What is expected →
According to the Frame.io release roundup, which version of Premiere Pro is the upgraded Frame.io panel now fully available for?

Selected excerpt →

Revisit the biggest reveals from MAX 2025 and explore the new releases that you haven’t seen yet.
With Adobe MAX 2025 behind us, the Fall of Features is officially wrapped—but the releases haven’t slowed down.
We moved major features from beta to general availability, introduced new enterprise capabilities, and shipped integrations that pull more of your creative workflow into Frame.io.
Before we turn the page to 2026, catch up on the product releases that shipped in October and November.
The upgraded Frame.io panel for Premiere is now generally available
Stay in your timeline, not your tabs

The most advanced Frame.io panel for Premiere has left beta and is now fully available for Premiere Pro 25.6.
Rebuilt from the ground up, it’s designed to keep editors in their timelines and in the zone. You can browse and manage projects, files, and folders in your Frame.io library, import media into your project bins (including full folder structures), share sequences for feedback, and review comments that sync back as markers on your Premiere timeline.
Plus, we’re already dropping quality-of-life improvements: the new default Sequences view makes it faster to export cuts, and batch imports now let you choose originals, high-res proxies, or low-res proxies so you can match media to your workflow.
Read the MAX recap for the upgraded Premiere panel →
Find the right asset faster with less reliance on tagging
The new search with media intelligence is ready for you to experience

Search in Frame.io has been completely rebuilt with media intelligence. It’s designed to help you find both your media and the information around that media—like metadata, keywords, and filenames—without wrestling with your folder structure.
Find what you need using your own words
Now, if you’re on a paid Frame.io plan, you can type queries the way you talk to a teammate. Instead of remembering exact filenames, you might search for “Sunset clips of happy people, status is approved.” Frame.io uses natural language processing to map your request to relevant assets across clips, images, audio, and documents, drawing on metadata and other indexed fields to surface strong matches.
That means less time guessing how something was named and more time actually working with the content.

Data extract →
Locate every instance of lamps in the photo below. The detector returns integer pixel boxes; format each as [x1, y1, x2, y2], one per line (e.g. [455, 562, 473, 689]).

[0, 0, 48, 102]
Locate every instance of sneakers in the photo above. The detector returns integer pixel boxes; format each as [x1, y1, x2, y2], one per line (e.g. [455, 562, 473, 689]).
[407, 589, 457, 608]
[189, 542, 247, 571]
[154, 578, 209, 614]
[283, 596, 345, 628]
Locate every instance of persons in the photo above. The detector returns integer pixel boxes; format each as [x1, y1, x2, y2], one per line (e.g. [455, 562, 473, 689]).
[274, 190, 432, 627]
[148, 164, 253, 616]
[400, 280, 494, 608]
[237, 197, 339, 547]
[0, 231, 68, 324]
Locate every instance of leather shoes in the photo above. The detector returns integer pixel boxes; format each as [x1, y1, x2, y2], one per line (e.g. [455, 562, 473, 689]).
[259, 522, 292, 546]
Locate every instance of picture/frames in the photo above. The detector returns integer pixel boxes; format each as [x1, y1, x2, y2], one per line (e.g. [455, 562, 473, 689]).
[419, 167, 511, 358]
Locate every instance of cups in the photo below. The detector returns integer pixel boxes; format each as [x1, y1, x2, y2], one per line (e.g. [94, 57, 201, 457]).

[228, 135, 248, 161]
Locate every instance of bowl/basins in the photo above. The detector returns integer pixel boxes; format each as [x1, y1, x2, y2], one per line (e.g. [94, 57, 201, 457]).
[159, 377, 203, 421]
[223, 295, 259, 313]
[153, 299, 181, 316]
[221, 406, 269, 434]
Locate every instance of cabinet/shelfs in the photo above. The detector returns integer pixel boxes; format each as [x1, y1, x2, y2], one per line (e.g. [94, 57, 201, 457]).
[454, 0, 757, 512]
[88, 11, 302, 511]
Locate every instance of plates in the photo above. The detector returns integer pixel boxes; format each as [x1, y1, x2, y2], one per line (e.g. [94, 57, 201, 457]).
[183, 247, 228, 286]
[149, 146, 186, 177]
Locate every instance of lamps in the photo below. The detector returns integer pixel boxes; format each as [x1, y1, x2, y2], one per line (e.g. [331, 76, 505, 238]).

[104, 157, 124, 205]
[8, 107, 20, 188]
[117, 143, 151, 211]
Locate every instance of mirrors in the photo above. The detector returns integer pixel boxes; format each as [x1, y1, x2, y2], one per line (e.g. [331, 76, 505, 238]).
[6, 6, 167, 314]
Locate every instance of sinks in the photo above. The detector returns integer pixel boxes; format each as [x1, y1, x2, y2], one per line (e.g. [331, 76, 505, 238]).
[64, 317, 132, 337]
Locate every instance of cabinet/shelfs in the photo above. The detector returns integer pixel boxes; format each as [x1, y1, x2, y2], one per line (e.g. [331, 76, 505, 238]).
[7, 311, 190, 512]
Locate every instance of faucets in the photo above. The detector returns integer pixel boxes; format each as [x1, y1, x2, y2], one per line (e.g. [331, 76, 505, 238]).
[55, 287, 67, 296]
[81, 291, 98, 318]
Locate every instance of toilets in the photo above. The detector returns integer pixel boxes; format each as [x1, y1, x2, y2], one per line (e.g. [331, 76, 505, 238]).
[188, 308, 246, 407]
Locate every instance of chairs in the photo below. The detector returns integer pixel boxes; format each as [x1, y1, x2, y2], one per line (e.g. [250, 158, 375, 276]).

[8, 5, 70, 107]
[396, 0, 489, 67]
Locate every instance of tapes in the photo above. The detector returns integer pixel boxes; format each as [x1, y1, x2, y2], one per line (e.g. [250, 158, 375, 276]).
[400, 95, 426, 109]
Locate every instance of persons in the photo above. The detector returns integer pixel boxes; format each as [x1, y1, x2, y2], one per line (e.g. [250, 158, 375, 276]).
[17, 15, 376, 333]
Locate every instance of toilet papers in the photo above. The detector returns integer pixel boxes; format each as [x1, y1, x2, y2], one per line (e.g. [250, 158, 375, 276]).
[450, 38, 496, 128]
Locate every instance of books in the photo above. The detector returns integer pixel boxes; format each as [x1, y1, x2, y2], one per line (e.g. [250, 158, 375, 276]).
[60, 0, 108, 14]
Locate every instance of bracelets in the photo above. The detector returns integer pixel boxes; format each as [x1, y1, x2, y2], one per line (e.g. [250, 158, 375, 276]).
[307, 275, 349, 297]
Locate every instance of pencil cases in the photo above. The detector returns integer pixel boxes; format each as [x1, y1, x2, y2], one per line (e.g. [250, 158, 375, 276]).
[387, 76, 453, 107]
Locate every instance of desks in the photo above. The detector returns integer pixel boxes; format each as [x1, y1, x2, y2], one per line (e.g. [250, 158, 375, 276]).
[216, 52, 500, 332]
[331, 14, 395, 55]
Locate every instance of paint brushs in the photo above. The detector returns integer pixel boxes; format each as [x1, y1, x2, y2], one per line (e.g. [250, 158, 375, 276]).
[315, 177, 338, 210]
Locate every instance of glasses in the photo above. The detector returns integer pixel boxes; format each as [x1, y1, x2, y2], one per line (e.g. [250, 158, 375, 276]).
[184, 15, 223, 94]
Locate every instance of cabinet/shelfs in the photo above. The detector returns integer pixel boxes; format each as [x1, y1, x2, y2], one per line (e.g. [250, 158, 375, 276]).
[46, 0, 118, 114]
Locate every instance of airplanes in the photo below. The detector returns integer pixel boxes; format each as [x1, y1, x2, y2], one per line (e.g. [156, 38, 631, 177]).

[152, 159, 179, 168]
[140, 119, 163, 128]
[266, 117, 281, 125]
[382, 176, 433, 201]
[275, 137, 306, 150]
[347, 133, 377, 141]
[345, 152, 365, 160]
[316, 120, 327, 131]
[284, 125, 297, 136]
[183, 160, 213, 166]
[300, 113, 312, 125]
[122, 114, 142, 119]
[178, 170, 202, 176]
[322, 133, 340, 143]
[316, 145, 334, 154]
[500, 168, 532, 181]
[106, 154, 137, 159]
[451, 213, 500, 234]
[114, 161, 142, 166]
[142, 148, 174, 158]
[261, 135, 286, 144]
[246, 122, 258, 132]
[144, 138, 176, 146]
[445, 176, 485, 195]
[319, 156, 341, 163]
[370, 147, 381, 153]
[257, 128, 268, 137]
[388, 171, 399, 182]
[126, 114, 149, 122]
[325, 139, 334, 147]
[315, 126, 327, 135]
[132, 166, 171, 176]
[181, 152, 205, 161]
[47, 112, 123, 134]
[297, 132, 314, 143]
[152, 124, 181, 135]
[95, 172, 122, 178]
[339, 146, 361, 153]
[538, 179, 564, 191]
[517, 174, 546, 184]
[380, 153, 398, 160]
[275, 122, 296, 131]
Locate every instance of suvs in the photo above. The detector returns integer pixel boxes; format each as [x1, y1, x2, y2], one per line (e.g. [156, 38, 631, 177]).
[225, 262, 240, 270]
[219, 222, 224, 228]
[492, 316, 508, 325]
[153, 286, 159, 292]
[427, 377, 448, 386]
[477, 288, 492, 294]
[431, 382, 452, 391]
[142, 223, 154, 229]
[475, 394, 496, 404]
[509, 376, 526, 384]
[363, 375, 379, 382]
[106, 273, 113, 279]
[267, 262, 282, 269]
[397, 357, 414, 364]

Answer →
Premiere Pro 25.6